[Data rows]
———
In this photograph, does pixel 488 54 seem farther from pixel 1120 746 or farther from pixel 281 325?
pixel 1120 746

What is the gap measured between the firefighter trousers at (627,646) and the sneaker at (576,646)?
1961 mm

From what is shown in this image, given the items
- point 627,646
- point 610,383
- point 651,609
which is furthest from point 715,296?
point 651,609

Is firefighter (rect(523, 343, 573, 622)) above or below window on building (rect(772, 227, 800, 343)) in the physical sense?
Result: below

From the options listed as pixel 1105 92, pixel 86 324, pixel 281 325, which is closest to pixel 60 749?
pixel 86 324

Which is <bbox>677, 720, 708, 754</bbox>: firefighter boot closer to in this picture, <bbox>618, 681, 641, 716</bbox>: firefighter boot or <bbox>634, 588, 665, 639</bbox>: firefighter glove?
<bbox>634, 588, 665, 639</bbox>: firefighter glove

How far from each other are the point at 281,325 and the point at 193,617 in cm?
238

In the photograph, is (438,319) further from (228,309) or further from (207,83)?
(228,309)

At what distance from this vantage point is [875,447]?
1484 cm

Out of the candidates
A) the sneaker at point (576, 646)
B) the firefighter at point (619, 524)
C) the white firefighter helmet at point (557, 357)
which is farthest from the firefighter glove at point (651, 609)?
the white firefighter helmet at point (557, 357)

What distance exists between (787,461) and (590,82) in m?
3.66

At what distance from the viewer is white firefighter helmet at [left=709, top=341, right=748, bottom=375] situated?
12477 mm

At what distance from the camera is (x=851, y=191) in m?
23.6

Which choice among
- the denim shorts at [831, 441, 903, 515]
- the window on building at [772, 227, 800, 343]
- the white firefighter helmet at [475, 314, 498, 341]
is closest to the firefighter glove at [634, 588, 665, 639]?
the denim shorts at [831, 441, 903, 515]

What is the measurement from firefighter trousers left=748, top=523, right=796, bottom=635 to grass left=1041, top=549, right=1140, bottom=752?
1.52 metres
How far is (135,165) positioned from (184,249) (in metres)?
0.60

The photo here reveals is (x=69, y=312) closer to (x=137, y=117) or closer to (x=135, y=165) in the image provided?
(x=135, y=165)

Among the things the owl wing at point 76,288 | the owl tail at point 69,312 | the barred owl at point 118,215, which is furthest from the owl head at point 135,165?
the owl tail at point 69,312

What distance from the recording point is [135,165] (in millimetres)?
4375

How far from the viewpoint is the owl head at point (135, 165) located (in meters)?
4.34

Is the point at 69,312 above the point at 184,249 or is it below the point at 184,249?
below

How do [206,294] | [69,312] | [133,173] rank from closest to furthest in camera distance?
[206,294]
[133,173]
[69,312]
———
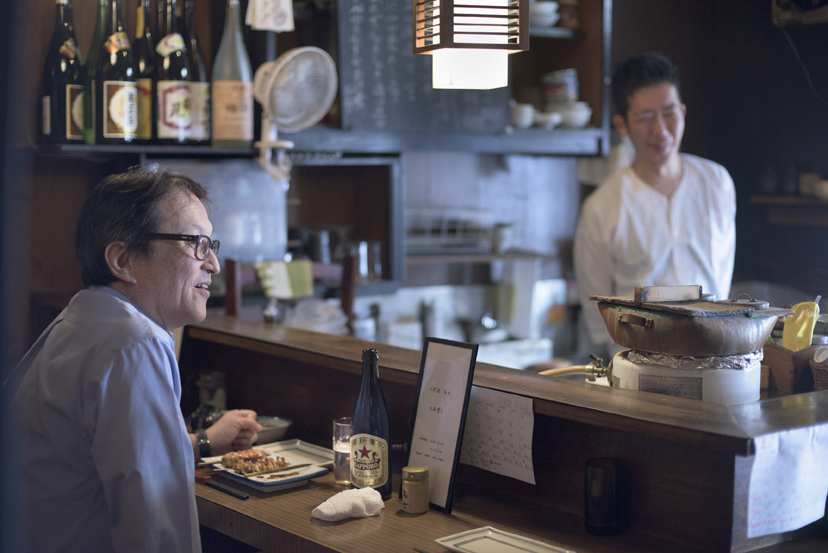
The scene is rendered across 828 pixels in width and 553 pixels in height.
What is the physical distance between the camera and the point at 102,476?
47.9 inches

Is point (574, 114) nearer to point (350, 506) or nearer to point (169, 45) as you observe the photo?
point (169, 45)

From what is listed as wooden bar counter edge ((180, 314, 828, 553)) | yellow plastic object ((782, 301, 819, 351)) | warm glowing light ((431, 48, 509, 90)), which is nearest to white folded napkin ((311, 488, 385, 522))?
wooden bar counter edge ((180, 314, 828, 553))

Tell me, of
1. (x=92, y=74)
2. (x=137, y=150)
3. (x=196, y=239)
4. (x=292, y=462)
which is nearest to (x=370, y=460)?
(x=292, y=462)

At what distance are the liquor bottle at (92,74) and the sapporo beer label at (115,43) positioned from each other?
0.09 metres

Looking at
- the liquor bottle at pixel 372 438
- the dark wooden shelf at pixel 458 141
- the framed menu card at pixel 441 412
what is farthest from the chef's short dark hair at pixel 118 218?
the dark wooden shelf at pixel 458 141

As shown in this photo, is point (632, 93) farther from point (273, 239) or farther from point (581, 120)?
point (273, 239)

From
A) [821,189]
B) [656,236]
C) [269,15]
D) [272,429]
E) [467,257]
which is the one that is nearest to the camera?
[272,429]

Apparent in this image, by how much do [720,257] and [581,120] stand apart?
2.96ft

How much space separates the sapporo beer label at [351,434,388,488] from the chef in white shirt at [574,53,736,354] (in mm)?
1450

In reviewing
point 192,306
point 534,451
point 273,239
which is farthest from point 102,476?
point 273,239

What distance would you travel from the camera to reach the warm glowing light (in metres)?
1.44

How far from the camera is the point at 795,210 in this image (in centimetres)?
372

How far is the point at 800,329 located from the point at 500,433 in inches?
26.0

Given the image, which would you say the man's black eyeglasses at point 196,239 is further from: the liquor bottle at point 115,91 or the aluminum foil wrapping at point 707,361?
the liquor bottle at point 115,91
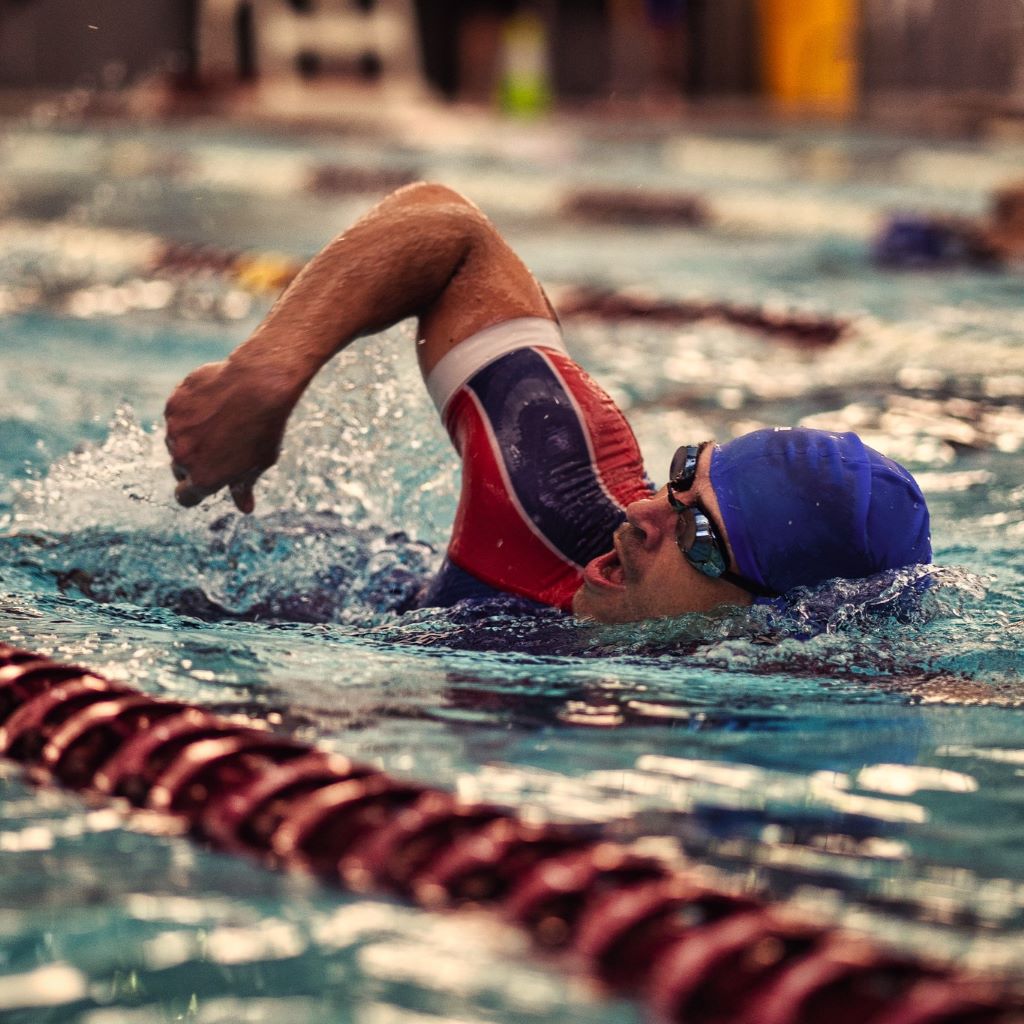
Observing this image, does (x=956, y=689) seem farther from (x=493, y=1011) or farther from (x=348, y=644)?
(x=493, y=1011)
———
*Objective*. Report every line of the rows above that contains the word "distance". Case counts.

*Reply*.
At what distance from this vantage point is [875,447]?
What distance exists between (787,461) and (590,82) in m?
At what distance from the viewer is white firefighter helmet at [left=709, top=341, right=748, bottom=375] situated?
At what distance from the camera is (x=851, y=191) in m?
What distance from the recording point is [135,165] (in millimetres)?
How do [206,294] | [69,312] | [133,173] rank from closest to furthest in camera distance?
What is the physical distance between the camera and the point at 102,476?
At what distance are the liquor bottle at (92,74) and the sapporo beer label at (115,43) positioned from each other?
What distance would you travel from the camera to reach the warm glowing light (in metres)?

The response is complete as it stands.